**Brano fornito**:
◆ ◆ ◆ ◆
Cultura & Spettacoli

Tutto è vanità... Addio agli antichi fasti

Le donne ritratte da Sofonisba Anguissola

Leggi suntuarie: nel Trecento, il proposito di limitare l’eccesso di sfarzo però non produsse evidentemente i risultati sperati, tanto che due secoli dopo si resero necessarie nuove disposizioni

In questo periodo dell’anno nel quale le cronache riferiscono con grande evidenza le sfilate di moda milanesi e parigine, mi sono chiesta se l’attenzione, magari eccessiva, ad abiti e ornamenti sia un fenomeno tipico della società moderna o non abbia invece radici più antiche. La consultazione delle fonti documentarie mi ha portato a constatare come essa sia stata già nel Medioevo tanto viva da rendere necessario disciplinare la tendenza al lusso in modo coercitivo da parte delle autorità preposte.
A Cremona già nel secolo XIII gli amministratori avvertirono l’urgenza di emanare precise e dettagliate regole riguardanti proprio il modo di vestire e di ornarsi, evidentemente consapevoli dell’esistenza di un problema sia sociale che economico. Le regole rientrano nel complesso delle leggi suntuarie, termine che già dall’etimologia, dal latino sumptus, spesa dispendiosa, richiama i fasti ben noti dell’antica epoca romana. Certo i tempi erano ben diversi, e indiscutibilmente una certa rozzezza aveva caratterizzato il modus vivendi altomedievale anche delle classi agiate, che avevano però continuato a distinguersi per una pretesa ricercatezza di stili di vita.  Già nel 1300 la Gabella Magna aveva stabilito una serie di provvisioni super ornamentis et vestibus hominum et mulierum, poi inserite negli Statuta populi, concentrandosi in particolare sulle bottoniere, che caratterizzavano l’abbigliamento ricercato del tempo. Al loro riguardo la Gabella consentì che si potessero portare fino a cinquanta bottoni d’argento, o in alternativa di corallo, solo su zupas, ossia giubbe, a condizione che essi non superassero un peso determinato. Il bottone, dunque, come unico ornamento consentito, insieme a una piccola striscia di seta, di valore stabilito, che poteva ornare i mantelli sia di uomini che di donne.
◆ ◆ ◆ ◆
**Compito a**:
Rispondi a queste domande sul brano dedicato alle leggi suntuarie:
(i) Da quale parola latina deriva il termine "suntuarie" e che cosa significa?
(ii) Quanti bottoni d'argento consentiva di portare la Gabella Magna, e su quale capo?
(iii) In quale secolo gli amministratori di Cremona avvertirono l'urgenza di emanare regole sul modo di vestire e di ornarsi?
◆ ◆ ◆ ◆
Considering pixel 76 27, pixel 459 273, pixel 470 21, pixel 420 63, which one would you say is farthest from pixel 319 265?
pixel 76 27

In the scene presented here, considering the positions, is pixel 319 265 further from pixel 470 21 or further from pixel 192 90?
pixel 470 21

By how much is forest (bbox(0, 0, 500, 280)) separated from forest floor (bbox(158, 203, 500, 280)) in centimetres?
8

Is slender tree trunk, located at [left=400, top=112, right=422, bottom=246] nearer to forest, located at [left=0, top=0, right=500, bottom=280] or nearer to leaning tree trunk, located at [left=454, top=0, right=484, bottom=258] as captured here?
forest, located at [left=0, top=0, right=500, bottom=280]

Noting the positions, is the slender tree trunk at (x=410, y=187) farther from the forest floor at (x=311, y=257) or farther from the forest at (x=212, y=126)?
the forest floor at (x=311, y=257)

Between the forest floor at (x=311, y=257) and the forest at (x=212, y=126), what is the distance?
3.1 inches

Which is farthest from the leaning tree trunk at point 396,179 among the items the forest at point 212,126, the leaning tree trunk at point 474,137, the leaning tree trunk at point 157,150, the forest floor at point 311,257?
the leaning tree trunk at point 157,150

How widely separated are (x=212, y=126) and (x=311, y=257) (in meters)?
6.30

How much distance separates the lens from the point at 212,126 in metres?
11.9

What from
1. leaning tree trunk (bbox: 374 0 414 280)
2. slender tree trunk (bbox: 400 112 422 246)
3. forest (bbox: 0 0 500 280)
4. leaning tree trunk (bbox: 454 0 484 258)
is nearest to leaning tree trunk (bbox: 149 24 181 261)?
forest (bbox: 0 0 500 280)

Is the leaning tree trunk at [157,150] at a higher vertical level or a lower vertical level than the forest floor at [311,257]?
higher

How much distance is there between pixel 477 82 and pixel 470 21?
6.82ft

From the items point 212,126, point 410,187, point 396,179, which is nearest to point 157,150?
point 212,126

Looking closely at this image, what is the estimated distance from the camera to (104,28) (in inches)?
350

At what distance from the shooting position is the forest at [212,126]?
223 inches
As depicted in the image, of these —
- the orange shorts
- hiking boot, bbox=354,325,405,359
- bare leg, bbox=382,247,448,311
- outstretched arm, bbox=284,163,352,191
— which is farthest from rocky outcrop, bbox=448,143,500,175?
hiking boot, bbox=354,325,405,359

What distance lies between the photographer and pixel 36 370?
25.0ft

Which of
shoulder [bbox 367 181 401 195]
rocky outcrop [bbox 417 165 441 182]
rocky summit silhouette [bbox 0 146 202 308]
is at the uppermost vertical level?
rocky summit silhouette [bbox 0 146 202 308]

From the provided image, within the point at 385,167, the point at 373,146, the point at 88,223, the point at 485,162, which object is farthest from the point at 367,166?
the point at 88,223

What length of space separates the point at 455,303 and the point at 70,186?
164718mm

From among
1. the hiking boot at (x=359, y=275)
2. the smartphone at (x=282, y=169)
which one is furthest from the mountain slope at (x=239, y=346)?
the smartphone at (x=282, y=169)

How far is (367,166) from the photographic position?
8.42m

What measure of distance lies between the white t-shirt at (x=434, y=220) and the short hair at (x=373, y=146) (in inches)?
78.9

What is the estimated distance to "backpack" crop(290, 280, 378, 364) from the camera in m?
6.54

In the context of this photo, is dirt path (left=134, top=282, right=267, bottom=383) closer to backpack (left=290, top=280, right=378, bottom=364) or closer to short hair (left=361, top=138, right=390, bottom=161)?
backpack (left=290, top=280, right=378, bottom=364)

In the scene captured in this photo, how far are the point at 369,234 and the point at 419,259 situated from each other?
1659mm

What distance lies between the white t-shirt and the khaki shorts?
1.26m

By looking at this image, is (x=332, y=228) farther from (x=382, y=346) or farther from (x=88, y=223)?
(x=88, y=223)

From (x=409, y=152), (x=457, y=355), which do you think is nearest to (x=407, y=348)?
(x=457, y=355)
◆ ◆ ◆ ◆
**Compito b**: Trascrivi come elenco numerato le righe delle voci, partendo da quella che contiene "By looking at" e arrivando fino all'ultima voce, senza le righe vuote.

**Risposta completa a**:
(i) Da sumptus, che significa spesa dispendiosa.
(ii) Fino a cinquanta, solo su zupas, ossia giubbe.
(iii) Nel secolo XIII.

**Risposta completa b**:
1. By looking at this image, is (x=332, y=228) farther from (x=382, y=346) or farther from (x=88, y=223)?
2. (x=88, y=223)
3. From (x=409, y=152), (x=457, y=355), which do you think is nearest to (x=407, y=348)?
4. (x=457, y=355)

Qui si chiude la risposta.